In the stomach of krill, phytoplankton/Dans l’estomac du krill, du phytoplancton. ©Sharif Mirshak
Krill, an example of species present in deep scattering layers/Le Krill, un exemple d’espèce présente dans les couches de diffusion profondes. ©Sharif Mirshak
A pearlside, another example of a specie we can find in the DSL./Autre exemple d’espèce que l’on peut trouver dans les CDP. ©Paul Fernandes

“The DSL is an essential food source for these predators, and that’s one of the reasons for our study,” said Paul Fernandes, a researcher from the University of Aberdeen in Great Britain, who is gathering and analyzing data during the expedition. Another, land-based component of the research project consists of clarifying the role and importance of the DSL in the region’s food chain. On the islands of South Georgia, Mawson and Macquarie, researchers have attached transmitters to a hundred sea lions and penguins in order to record when and how often these animals dive to feed on the DSL, how deep they go and how cold it is there.

«Pour ces prédateurs, il s’agit d’une source de nourriture essentielle, et c’est là l’une des raisons de notre étude», explique Paul Fernandes, chercheur à l’Université d’Aberdeen, en Grande-Bretagne, qui recueille et analyse les données à bord de l’expédition. Identifier plus précisément la place et l’importance de ces CDP au sein de la chaîne alimentaire de la région fait l’objet d’un deuxième volet de la recherche, qui se déroule à terre. Sur les îles South Georgia, Mawson et Macquarie, des scientifiques dotent une centaine d’otaries et de manchots d’émetteurs, puis enregistrent à quels moment, fréquence, température et profondeur ces animaux plongent pour se nourrir de ces couches.

Paul Fernandes, researcher from the University of Aberdeen. He gathers and analyzes data during the expedition./Paul Fernandes, chercheur à l’Université d’Aberdeen. Il recueille et analyse les données à bord de l’expédition.

A resource to exploit?

The DSL is of interest for other reasons too. “For one thing, it is a major carbon sink,” said Fernandes. “We hope that the measurements we’re taking will enable us to quantify this effect more accurately.”

And in the not-too-distant future, this layer of small organisms could become an attractive resource for the fishing industry, such as for feeding farm fish, producing vitamin supplements and extracting oil. “The DSL is not yet being exploited, but we have to consider that possibility,” added the researcher. “We need to learn more about the characteristics of these organisms and their roles in environmental mechanics so that we can regulate their consumption in the most sustainable way possible.”

Anticiper l’exploitation

Mais ces groupes denses de petits organismes revêtent encore plusieurs autres intérêts. «Tout d’abord, ils agissent comme un important puits de carbone, précise Paul Fernandes. Les mesures prises dans le cadre de notre étude serviront à quantifier cet aspect avec davantage de précision.»

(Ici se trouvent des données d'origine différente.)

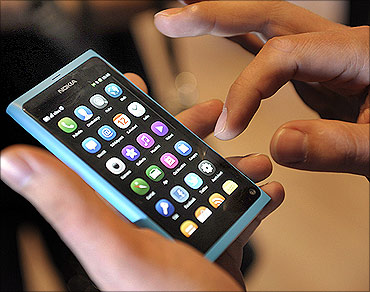 A staff member displays a Nokia N9 smartphone at a news conference in Espoo.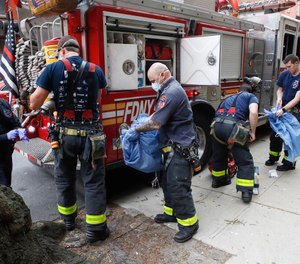 FDNY personnel disrobe from their protective equipment after an emergency call at Cobble Hill Health Center, Friday, April 17, 2020, in the Brooklyn borough of New York. New York City Mayor Bill de Blasio has announced that health insurance for families of city workers who died from COVID-19, including first responders, will be extended for 45 days. (AP Photo/John Minchillo)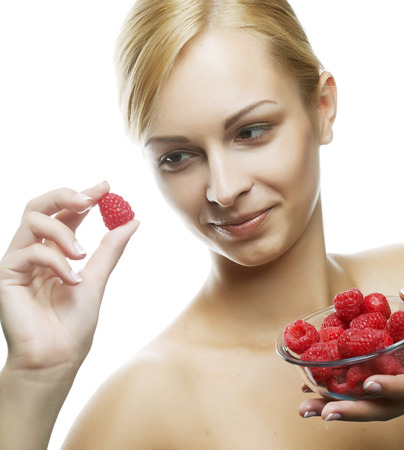 woman eating a raspberry. Isolated over white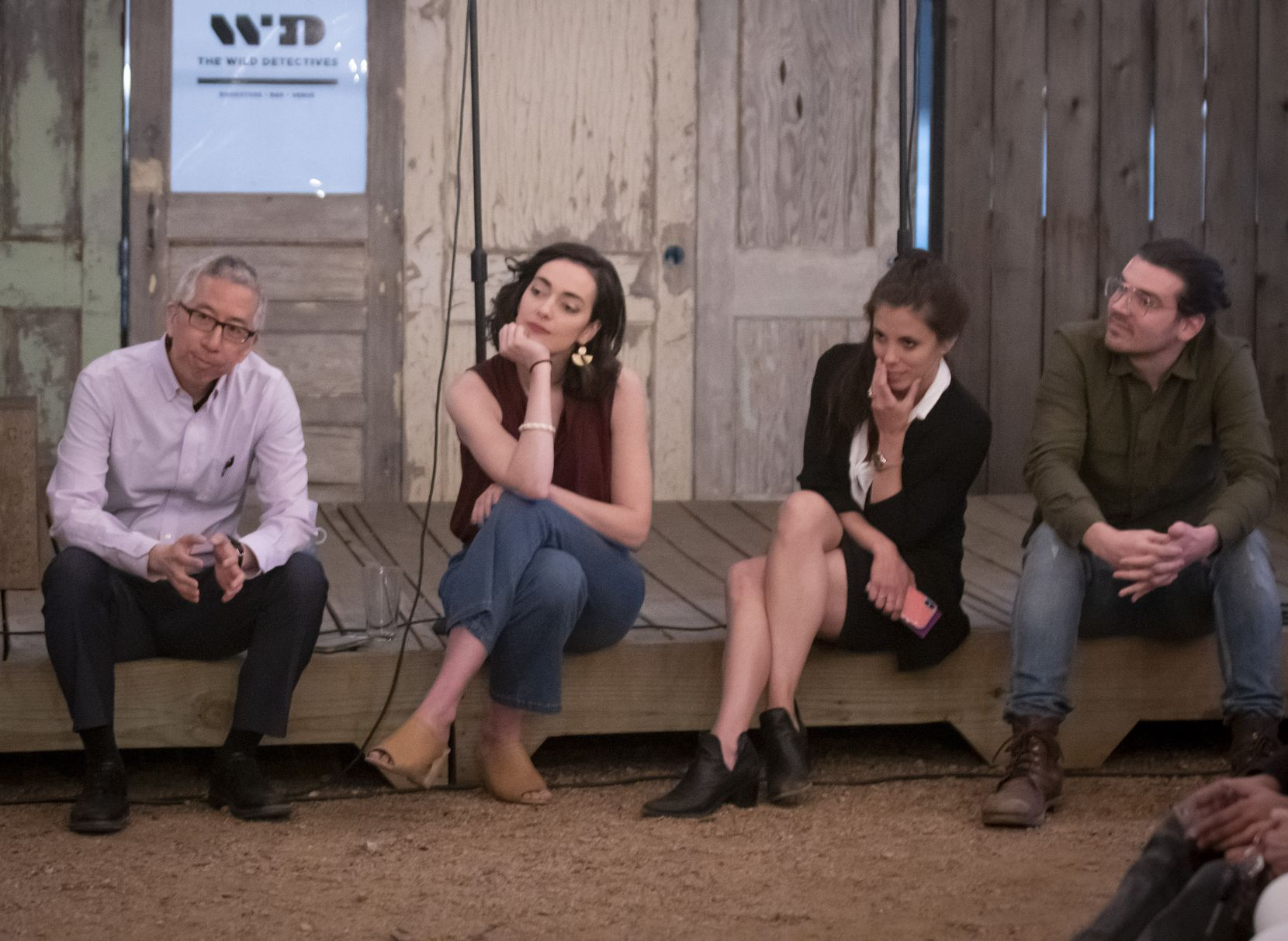Tom Huang (left) of The Dallas Morning News, listens to audience feedback alongside playwright Janielle Kastner, SMU journalism professor Lauren Smart and playwright Brigham Mosley after the workshopping of a play about the newspaper at The Wild Detectives on March 21, 2019.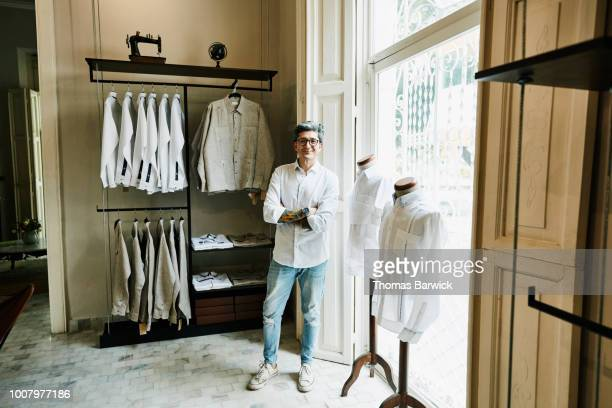 Portrait of smiling man standing in mens boutique while shopping for shirts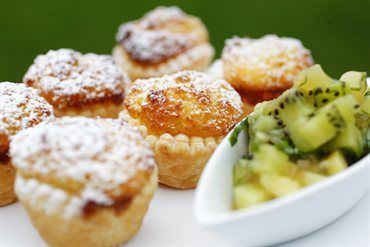 Little Coconut Tarts With Gold And Green Kiwifruit Salad  http://www.ruthpretty.co.nz/recipes.aspx/Pastry-Pies-Tarts/little-coconut-tarts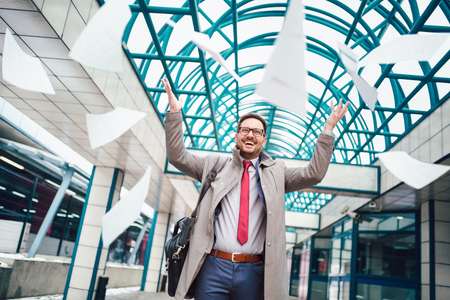 Business man celebrating by throwing papers in the air Stock Photo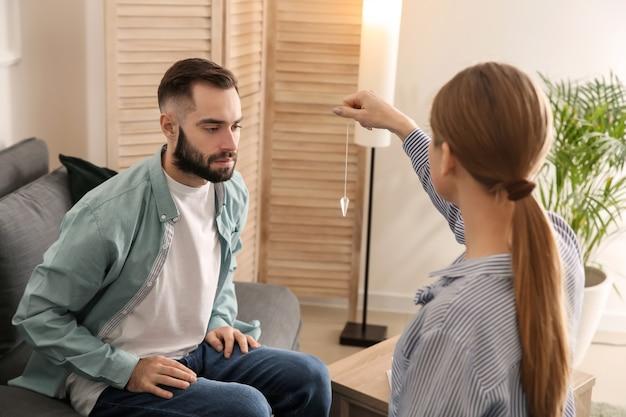 Młody mężczyzna podczas sesji hipnozy w gabinecie psychologa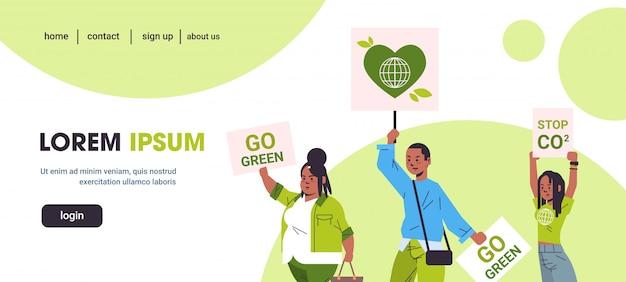 Attivisti in possesso di manifesti andare green stop co2 salvare pianeta sciopero concetto manifestanti afro-americani che fanno una campagna per proteggere la terra dimostrando contro il riscaldamento globale ritratto orizzontale Vettore Premium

Enfin, ce «faux-fond» pourrait, dans un proche avenir, également représenter une ressource intéressante pour l’industrie de la pêche, par exemple dans le cadre de nourriture pour les poissons d’élevage, la fabrication de suppléments vitaminés ou l’extraction d’huile. «Pour l’instant, ces couches ne sont pas encore exploitées, mais nous devons anticiper, ajoute le chercheur. C’est pourquoi bien connaître les caractéristiques de ces organismes et leurs rôles dans la mécanique environnementale est essentiel, afin de pouvoir réguler leur consommation de la manière la plus durable possible».